Armed for the task, Coffin's gang took to the streets, shoulder to shoulder with the police officers, dispersing bystanders and terrorizing anyone who tried to take advantage of the general misfortune to line their own pockets. Instead of the soft, soothing voice of the mayor, the gang leader's hoarse and baleful tones could be now heard from the loudspeaker in the central square.

«Right, well, basically…» Coffin began, clearing his throat. «Break it up. Go home. Stay indoors, quiet as mice: not a sign, not a sound. We catch anyone outside…» there was a pregnant pause, «and, well, you all know what will happen… That's all I wanted to say.»

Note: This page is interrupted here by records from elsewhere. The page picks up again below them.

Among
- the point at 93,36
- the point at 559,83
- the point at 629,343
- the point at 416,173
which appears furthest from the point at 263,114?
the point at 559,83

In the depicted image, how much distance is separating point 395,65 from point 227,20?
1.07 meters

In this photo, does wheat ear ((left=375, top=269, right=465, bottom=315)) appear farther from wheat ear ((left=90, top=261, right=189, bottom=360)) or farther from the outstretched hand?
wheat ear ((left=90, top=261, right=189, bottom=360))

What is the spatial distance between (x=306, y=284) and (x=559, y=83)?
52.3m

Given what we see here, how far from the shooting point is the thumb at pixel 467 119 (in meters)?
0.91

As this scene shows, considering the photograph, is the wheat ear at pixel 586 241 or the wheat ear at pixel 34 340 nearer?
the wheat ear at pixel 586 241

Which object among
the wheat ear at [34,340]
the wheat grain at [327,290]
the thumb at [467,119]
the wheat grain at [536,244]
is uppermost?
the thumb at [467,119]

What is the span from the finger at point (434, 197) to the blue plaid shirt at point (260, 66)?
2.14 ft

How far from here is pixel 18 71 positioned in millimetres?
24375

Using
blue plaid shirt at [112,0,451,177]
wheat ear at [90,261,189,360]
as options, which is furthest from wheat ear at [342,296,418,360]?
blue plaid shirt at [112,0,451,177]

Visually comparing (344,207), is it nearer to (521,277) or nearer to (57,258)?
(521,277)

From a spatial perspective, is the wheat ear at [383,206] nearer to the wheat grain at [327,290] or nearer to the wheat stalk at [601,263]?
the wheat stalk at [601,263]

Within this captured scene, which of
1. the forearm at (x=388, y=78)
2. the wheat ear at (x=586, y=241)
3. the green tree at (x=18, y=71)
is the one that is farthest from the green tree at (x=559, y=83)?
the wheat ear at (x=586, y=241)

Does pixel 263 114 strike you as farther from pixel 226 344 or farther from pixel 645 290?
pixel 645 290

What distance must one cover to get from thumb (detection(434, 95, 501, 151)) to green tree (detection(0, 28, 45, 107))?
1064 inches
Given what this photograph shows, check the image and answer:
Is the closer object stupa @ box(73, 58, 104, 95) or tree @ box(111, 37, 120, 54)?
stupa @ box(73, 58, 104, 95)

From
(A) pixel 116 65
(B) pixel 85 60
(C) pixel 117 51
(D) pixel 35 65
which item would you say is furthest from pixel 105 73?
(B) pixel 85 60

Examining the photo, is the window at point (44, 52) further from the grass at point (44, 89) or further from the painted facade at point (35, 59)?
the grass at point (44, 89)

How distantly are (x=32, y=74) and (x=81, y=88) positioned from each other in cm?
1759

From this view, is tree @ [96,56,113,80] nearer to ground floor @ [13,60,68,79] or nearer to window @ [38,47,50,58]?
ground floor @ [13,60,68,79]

And that was the end of the unrest. A couple of days later, when extra troops had already arrived in town, the power station had been repaired and the lights came back on inside and out, dazzling eyes that had become accustomed to the darkness. The town had been without light for two weeks but it spent a lot longer licking its wounds. Ransacked shops, burnt out houses and broken fences were repaired all over town, the dead were laid to rest and newly emerged criminals, who until recently had been law-abiding citizens, were hunted down.

Colonel Trebenko came from the Ukrainian town of Donetsk. They say a Ukrainian without cunning is like a bun without currents. Trebenko wouldn't lift a finger unless there was something in it for him. He would wink complacently at his reflection in the mirror but blushed to see his old photos. The young lieutenant dispatched to a small northern town a quarter of a century before had the steady gaze of a prosecutor and Trebenko couldn't look him in the eye.

«A person's not a needle. We'll find him,» he said. Trebenko liked crime films and would repeat phrases from them so you could tell which serial he was watching. There was no let up from the gangsters though. The previous chief of police had tried to resist them but came to no good. Trebenko's stomach ached at the thought of what had happened to his predecessor.

«If you don't, we'll skin you alive!»

«Why do you need him?» Trebenko raised his voice.

«Not ‘you', us,» said Saam with a grin, thinking back to the accident at the power station. «If he's not punished, the next thing we know, they'll all be taking up pitchforks!»

That conversation with Saam stayed in Trebenko's head. He parked the car in the garage and took a bottle from the cupboard, which he kept hidden from his wife behind a petrol can. He poured himself a glass and drank it down, so unaffected it might have been water. There had been a call from headquarters that morning. «Can't you cope?» the general had asked, needling him. «Have you brought in the volunteers? There's always something happening in your blasted town!» Trebenko had stood to attention as if the general could see him but when he replaced the receiver he spat out: «And we all know where the stars on your shoulders came from.»

A gun and hunting trophies hung on the garage wall. There was a deerskin too, shaped like a map of the Soviet Union, pinned with beer bottle corks to mark the village Trebenko was born in, Moscow where he'd set up his children and the godforsaken place he lived in himself. «This is a big case so I can't go but as soon as it's over, that's it. I'm taking my pension and going home!» he would say after the third glass while his wife just sighed, biting her bloodless lips. Trebenko dreamt of building a two-storey house with a turret and carved shutters. He would draw the layout of the rooms on the back of a police report for his wife, telling her which room was the bedroom and which one was the lounge. But when his wife brought a dusty suitcase down from the attic, Trebenko would sulk and claim that urgent cases were keeping him at the station until midnight and his wife would carefully fold up the report and the sketch, hide it in the table drawer and put her suitcase away. «I'm stuck,» he would say helplessly, hiding his eyes. He dreamed that Ukraine, warm, passionate, sable-browed Ukraine, was calling him home but the North, like a shaman hag, wouldn't let him go now that she'd got her talons into him.